Try it: Would you print the entire listing exactly, leaving nothing out?
START Source material
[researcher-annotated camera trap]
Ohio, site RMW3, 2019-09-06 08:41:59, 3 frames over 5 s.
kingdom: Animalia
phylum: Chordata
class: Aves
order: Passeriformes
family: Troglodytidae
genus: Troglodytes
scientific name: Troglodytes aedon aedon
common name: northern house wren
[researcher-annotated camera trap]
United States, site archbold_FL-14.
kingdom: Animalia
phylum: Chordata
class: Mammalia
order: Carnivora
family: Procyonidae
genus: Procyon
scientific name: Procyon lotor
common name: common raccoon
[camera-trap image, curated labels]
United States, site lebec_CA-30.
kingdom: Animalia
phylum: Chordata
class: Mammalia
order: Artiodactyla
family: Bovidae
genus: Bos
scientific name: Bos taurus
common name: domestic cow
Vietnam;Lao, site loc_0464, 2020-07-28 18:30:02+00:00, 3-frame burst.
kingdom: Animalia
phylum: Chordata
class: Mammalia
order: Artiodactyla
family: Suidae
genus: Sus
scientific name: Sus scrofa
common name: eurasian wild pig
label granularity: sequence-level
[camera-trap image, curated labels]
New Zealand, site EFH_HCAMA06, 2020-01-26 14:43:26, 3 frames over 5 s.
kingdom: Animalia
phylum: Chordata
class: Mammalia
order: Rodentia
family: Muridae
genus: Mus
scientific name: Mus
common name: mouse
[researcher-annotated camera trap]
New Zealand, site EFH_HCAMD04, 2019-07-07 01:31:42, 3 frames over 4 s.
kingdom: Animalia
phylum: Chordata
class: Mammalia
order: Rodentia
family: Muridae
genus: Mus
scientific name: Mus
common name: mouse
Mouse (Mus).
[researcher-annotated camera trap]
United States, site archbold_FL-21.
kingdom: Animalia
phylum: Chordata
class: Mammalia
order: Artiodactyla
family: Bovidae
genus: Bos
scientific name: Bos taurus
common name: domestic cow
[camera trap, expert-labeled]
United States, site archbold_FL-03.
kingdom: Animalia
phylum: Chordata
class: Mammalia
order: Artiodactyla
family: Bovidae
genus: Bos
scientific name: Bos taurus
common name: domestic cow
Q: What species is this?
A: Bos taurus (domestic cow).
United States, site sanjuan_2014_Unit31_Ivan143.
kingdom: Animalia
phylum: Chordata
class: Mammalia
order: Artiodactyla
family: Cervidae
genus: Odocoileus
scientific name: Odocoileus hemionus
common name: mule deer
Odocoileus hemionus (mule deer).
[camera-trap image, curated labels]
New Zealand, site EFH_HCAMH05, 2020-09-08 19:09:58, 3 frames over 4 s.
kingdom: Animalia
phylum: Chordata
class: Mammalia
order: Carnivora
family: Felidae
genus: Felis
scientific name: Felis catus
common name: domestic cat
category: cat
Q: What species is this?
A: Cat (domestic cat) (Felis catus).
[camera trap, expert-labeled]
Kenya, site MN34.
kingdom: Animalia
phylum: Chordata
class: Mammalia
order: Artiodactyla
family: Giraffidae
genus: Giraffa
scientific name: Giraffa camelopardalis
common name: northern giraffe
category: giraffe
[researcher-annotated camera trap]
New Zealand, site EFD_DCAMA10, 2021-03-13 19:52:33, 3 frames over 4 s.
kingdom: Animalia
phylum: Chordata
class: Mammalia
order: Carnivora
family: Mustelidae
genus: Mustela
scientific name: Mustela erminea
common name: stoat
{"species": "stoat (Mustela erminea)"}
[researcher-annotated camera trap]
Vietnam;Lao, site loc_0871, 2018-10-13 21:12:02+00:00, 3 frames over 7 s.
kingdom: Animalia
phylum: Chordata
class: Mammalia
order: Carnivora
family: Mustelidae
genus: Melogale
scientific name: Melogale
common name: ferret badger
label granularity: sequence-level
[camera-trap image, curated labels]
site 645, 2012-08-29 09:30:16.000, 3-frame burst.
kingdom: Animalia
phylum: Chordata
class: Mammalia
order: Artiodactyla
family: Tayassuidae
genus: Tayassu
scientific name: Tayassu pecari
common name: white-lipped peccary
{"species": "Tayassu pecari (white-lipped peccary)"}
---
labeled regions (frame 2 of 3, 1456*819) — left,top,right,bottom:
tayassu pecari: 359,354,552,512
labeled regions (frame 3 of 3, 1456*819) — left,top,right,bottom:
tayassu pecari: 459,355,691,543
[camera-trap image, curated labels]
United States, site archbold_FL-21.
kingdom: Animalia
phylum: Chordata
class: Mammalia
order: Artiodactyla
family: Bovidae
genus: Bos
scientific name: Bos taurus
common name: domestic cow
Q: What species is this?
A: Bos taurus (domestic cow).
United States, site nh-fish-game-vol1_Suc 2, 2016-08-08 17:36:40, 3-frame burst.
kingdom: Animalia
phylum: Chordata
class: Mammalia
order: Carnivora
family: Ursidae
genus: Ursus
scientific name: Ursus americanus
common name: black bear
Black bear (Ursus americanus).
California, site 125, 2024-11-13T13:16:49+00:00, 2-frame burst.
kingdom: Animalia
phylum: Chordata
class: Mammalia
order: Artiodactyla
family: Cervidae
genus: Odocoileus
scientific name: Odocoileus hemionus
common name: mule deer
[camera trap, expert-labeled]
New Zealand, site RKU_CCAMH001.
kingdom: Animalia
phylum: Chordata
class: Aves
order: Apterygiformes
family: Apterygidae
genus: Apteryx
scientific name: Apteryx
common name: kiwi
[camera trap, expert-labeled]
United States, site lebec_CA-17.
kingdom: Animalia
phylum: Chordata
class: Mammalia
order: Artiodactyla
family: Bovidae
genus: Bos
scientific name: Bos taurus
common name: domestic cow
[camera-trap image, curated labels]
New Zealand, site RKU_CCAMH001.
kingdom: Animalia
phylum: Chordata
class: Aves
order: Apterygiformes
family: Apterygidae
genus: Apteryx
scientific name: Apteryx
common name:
END Source material
Answer area:
[researcher-annotated camera trap]
Ohio, site RMW3, 2019-09-06 08:41:59, 3 frames over 5 s.
kingdom: Animalia
phylum: Chordata
class: Aves
order: Passeriformes
family: Troglodytidae
genus: Troglodytes
scientific name: Troglodytes aedon aedon
common name: northern house wren
[researcher-annotated camera trap]
United States, site archbold_FL-14.
kingdom: Animalia
phylum: Chordata
class: Mammalia
order: Carnivora
family: Procyonidae
genus: Procyon
scientific name: Procyon lotor
common name: common raccoon
[camera-trap image, curated labels]
United States, site lebec_CA-30.
kingdom: Animalia
phylum: Chordata
class: Mammalia
order: Artiodactyla
family: Bovidae
genus: Bos
scientific name: Bos taurus
common name: domestic cow
Vietnam;Lao, site loc_0464, 2020-07-28 18:30:02+00:00, 3-frame burst.
kingdom: Animalia
phylum: Chordata
class: Mammalia
order: Artiodactyla
family: Suidae
genus: Sus
scientific name: Sus scrofa
common name: eurasian wild pig
label granularity: sequence-level
[camera-trap image, curated labels]
New Zealand, site EFH_HCAMA06, 2020-01-26 14:43:26, 3 frames over 5 s.
kingdom: Animalia
phylum: Chordata
class: Mammalia
order: Rodentia
family: Muridae
genus: Mus
scientific name: Mus
common name: mouse
[researcher-annotated camera trap]
New Zealand, site EFH_HCAMD04, 2019-07-07 01:31:42, 3 frames over 4 s.
kingdom: Animalia
phylum: Chordata
class: Mammalia
order: Rodentia
family: Muridae
genus: Mus
scientific name: Mus
common name: mouse
Mouse (Mus).
[researcher-annotated camera trap]
United States, site archbold_FL-21.
kingdom: Animalia
phylum: Chordata
class: Mammalia
order: Artiodactyla
family: Bovidae
genus: Bos
scientific name: Bos taurus
common name: domestic cow
[camera trap, expert-labeled]
United States, site archbold_FL-03.
kingdom: Animalia
phylum: Chordata
class: Mammalia
order: Artiodactyla
family: Bovidae
genus: Bos
scientific name: Bos taurus
common name: domestic cow
Q: What species is this?
A: Bos taurus (domestic cow).
United States, site sanjuan_2014_Unit31_Ivan143.
kingdom: Animalia
phylum: Chordata
class: Mammalia
order: Artiodactyla
family: Cervidae
genus: Odocoileus
scientific name: Odocoileus hemionus
common name: mule deer
Odocoileus hemionus (mule deer).
[camera-trap image, curated labels]
New Zealand, site EFH_HCAMH05, 2020-09-08 19:09:58, 3 frames over 4 s.
kingdom: Animalia
phylum: Chordata
class: Mammalia
order: Carnivora
family: Felidae
genus: Felis
scientific name: Felis catus
common name: domestic cat
category: cat
Q: What species is this?
A: Cat (domestic cat) (Felis catus).
[camera trap, expert-labeled]
Kenya, site MN34.
kingdom: Animalia
phylum: Chordata
class: Mammalia
order: Artiodactyla
family: Giraffidae
genus: Giraffa
scientific name: Giraffa camelopardalis
common name: northern giraffe
category: giraffe
[researcher-annotated camera trap]
New Zealand, site EFD_DCAMA10, 2021-03-13 19:52:33, 3 frames over 4 s.
kingdom: Animalia
phylum: Chordata
class: Mammalia
order: Carnivora
family: Mustelidae
genus: Mustela
scientific name: Mustela erminea
common name: stoat
{"species": "stoat (Mustela erminea)"}
[researcher-annotated camera trap]
Vietnam;Lao, site loc_0871, 2018-10-13 21:12:02+00:00, 3 frames over 7 s.
kingdom: Animalia
phylum: Chordata
class: Mammalia
order: Carnivora
family: Mustelidae
genus: Melogale
scientific name: Melogale
common name: ferret badger
label granularity: sequence-level
[camera-trap image, curated labels]
site 645, 2012-08-29 09:30:16.000, 3-frame burst.
kingdom: Animalia
phylum: Chordata
class: Mammalia
order: Artiodactyla
family: Tayassuidae
genus: Tayassu
scientific name: Tayassu pecari
common name: white-lipped peccary
{"species": "Tayassu pecari (white-lipped peccary)"}
---
labeled regions (frame 2 of 3, 1456*819) — left,top,right,bottom:
tayassu pecari: 359,354,552,512
labeled regions (frame 3 of 3, 1456*819) — left,top,right,bottom:
tayassu pecari: 459,355,691,543
[camera-trap image, curated labels]
United States, site archbold_FL-21.
kingdom: Animalia
phylum: Chordata
class: Mammalia
order: Artiodactyla
family: Bovidae
genus: Bos
scientific name: Bos taurus
common name: domestic cow
Q: What species is this?
A: Bos taurus (domestic cow).
United States, site nh-fish-game-vol1_Suc 2, 2016-08-08 17:36:40, 3-frame burst.
kingdom: Animalia
phylum: Chordata
class: Mammalia
order: Carnivora
family: Ursidae
genus: Ursus
scientific name: Ursus americanus
common name: black bear
Black bear (Ursus americanus).
California, site 125, 2024-11-13T13:16:49+00:00, 2-frame burst.
kingdom: Animalia
phylum: Chordata
class: Mammalia
order: Artiodactyla
family: Cervidae
genus: Odocoileus
scientific name: Odocoileus hemionus
common name: mule deer
[camera trap, expert-labeled]
New Zealand, site RKU_CCAMH001.
kingdom: Animalia
phylum: Chordata
class: Aves
order: Apterygiformes
family: Apterygidae
genus: Apteryx
scientific name: Apteryx
common name: kiwi
[camera trap, expert-labeled]
United States, site lebec_CA-17.
kingdom: Animalia
phylum: Chordata
class: Mammalia
order: Artiodactyla
family: Bovidae
genus: Bos
scientific name: Bos taurus
common name: domestic cow
[camera-trap image, curated labels]
New Zealand, site RKU_CCAMH001.
kingdom: Animalia
phylum: Chordata
class: Aves
order: Apterygiformes
family: Apterygidae
genus: Apteryx
scientific name: Apteryx
common name:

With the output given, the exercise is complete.